Last week, another life sentence previously handed down to ousted Islamist president Morsi was also overturned and a retrial was ordered.
During the 2011 revolution, Egypt’s Morsi and members of the Muslim Brotherhood escaped from Wadi al-Natroun prison. Charges were brought against Morsi and other defendants for damaging and torching prison buildings, murder and attempted murder of prison guards and looting.
While Morsi has never publicly given his account of the Wadi el-Natroun prison break, the former president had made a phone call to Al-Jazeera Mubasher TV as he was being freed. In the interview, Morsi claimed that prison guards fled after they failed to regain control of the environment.
During the trial, prosecutors had called the prison break as one of Egypt’s biggest ever conspiracies, saying that hundreds of foreign elements had been involved in prison breaks across Egypt in coordination with the Muslim Brotherhood.
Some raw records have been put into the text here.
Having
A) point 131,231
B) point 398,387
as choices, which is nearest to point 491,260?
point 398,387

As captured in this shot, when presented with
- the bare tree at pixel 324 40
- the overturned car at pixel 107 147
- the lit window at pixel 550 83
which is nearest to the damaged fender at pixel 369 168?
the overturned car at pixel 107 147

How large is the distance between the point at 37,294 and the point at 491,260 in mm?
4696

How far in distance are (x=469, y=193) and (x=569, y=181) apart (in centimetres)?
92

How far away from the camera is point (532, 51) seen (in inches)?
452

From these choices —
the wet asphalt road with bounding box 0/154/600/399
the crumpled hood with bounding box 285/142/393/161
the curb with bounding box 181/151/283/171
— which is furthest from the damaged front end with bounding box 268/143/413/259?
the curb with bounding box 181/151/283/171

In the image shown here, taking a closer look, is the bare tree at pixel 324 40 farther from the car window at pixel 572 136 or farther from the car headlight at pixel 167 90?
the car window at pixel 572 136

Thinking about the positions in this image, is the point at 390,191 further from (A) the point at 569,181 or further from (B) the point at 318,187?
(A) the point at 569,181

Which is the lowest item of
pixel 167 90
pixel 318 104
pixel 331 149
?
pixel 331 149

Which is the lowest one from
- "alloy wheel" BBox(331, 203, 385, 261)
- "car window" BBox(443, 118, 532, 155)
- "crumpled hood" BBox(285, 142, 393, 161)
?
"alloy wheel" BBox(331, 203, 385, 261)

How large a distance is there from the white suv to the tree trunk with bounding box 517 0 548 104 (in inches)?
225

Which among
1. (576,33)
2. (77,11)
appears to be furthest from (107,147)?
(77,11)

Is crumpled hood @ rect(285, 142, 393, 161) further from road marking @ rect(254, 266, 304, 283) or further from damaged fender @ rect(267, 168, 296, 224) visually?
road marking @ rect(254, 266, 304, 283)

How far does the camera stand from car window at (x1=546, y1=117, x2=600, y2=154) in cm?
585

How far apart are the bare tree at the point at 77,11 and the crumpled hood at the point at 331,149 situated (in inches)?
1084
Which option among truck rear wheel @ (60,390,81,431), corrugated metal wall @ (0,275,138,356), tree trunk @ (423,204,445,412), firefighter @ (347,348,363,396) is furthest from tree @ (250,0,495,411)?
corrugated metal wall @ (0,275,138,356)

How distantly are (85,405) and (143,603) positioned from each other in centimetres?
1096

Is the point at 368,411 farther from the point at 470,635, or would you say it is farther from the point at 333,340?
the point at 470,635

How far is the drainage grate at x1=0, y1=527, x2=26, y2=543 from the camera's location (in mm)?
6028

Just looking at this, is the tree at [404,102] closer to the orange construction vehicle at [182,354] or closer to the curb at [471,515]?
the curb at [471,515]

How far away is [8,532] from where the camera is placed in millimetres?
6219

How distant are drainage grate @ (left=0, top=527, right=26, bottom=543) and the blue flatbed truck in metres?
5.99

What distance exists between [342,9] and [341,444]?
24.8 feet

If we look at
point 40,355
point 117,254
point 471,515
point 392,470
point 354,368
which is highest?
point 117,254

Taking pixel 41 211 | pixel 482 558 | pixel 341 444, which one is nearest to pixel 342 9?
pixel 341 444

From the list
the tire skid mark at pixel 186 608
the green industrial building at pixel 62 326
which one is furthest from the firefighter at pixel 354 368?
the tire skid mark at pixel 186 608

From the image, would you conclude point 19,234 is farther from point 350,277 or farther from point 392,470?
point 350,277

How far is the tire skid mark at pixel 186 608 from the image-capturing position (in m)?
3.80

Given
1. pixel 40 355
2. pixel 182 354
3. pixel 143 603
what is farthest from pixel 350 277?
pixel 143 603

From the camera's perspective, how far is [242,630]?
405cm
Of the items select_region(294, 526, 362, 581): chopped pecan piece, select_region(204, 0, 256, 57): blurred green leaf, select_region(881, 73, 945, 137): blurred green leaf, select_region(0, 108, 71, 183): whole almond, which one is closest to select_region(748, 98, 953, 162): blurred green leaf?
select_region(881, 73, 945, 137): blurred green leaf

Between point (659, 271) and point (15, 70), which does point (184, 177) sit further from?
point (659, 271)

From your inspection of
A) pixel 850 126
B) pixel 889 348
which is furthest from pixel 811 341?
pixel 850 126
More than 20,000 inmates escaped from Egypt’s prisons during the 18-day revolution in 2011, say prosecutors. Prosecutors also alleged that 800 Hamas and Hezbollah members had entered Egypt through Gaza to carry out three prison breaks.
Despite the allegations, Hamas, Hezbollah and the Muslim Brotherhood have said local residents, and not foreign elements, had been responsible for the prison breaks.
Morsi, who was deposed on July 3 after mass protests against his government, had won Egypt’s first free democratic elections since former Hosni Mubarak was toppled in 2011.